A few women found focusing itself scary. Occasionally I met a woman who was extremely uncomfortable with the whole concept of looking inward (usually this was because her pastor had told her she risked the possibility of encountering evil spirits there). More often, the problem was with doing anything that had to do with body sensations, which was often the case for those who had been subjected to physical and sexual abuse as children.

Focusing is a gentle practice which can only happen voluntarily, so while I encouraged the women to listen and support each other in all of our classroom activities, no one was required to participate in the focusing process itself. In fact any attempt to do that would have been a dismal failure as well as a major violation of the focusing ethic.

Sometimes, five or more years after graduating from the Clinic, a formerly reluctant woman might call me and say, “You know that focusing thing you used to do? I think I might be ready to try it now.” And I would invite her to come and have a focusing session or two with me.

In any case, in one way or another, focusing became an integral part of the Clinic experience for some women and was at least a part of the general atmosphere for others.

What I have gradually discovered doing this oral history, is that the whole process of focusing can be seen as a kind of metaphor for the whole of what takes place at the Confidence Clinic.

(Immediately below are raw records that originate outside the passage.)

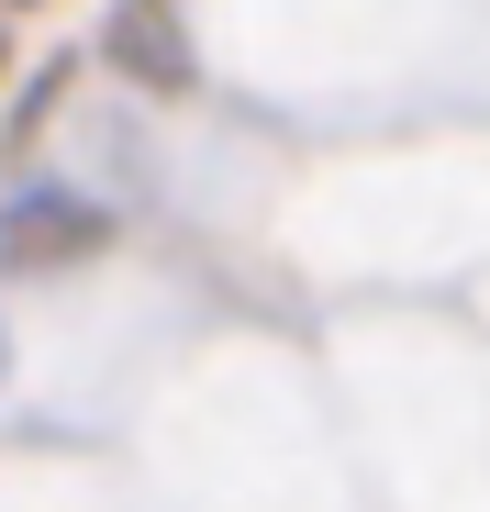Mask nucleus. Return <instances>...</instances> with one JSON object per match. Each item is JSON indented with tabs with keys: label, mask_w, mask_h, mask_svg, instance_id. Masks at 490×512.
<instances>
[{
	"label": "nucleus",
	"mask_w": 490,
	"mask_h": 512,
	"mask_svg": "<svg viewBox=\"0 0 490 512\" xmlns=\"http://www.w3.org/2000/svg\"><path fill=\"white\" fill-rule=\"evenodd\" d=\"M112 67L134 78V90H190V34L168 0H123V23H112Z\"/></svg>",
	"instance_id": "nucleus-2"
},
{
	"label": "nucleus",
	"mask_w": 490,
	"mask_h": 512,
	"mask_svg": "<svg viewBox=\"0 0 490 512\" xmlns=\"http://www.w3.org/2000/svg\"><path fill=\"white\" fill-rule=\"evenodd\" d=\"M101 234H112V212H78L67 190H34L0 223V268H67V256H90Z\"/></svg>",
	"instance_id": "nucleus-1"
}]
</instances>
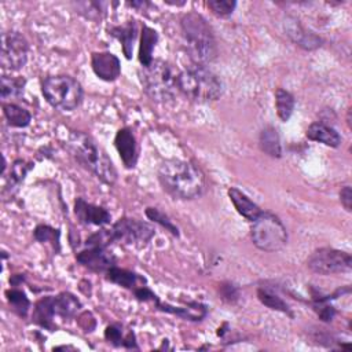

Focusing is a deep listening to yourself - a kind of “paying attention” to what your body wants to tell you, by sitting quietly with whatever you encounter there with a nonjudgmental, compassionate attention, and letting whatever needs to unfold do so. At the Confidence Clinic, we pay this kind of attention to the women and the women quickly learn to pay attention to each other (and to the staff) with this same kind of compassion and acceptance. We all encounter each other with what in the focusing world is called “the focusing attitude”.

Time and again as I have interviewed participants and staff, I have heard people speak of the experience of being allowed to be whoever and whatever they are without judgment or pressure to become something they are not. I have heard the words “compassion” and “listening” and “nonjudgmental” and “caring” to describe the staff and the whole Clinic process. Paradoxically, personal change and growth occurred precisely because no one pressured them to change. What we did was listen and care.

And because they were in a place where listening was the main mode of operation, the women listened to each other and cared. The rigidly religious women genuinely loved and cared for and accepted the nonbelievers just as they were. The “class clowns” gave and received quiet compassion to and from the sad or serious women. The “high talkers” listened to the introverts. The introverts spoke out in defense of the “high talkers”. They accepted each other, loved each other, and cheered each other on, to be and to become whatever they wanted to become, even when that was not at all what they might choose for themselves.

I can’t take credit for creating this focusing world, because that is what I found when I arrived. I do think my background in focusing is why Clinic always has felt like such a good fit for me. Even those who were not comfortable with the specific inward looking process of focusing, were in fact creating focusing kinds of relationships with one another. And if they were hesitant to listen to themselves deeply, they found themselves surrounded by others willing to listen to them wholeheartedly.

There is no way that that cannot be wonderfully healing.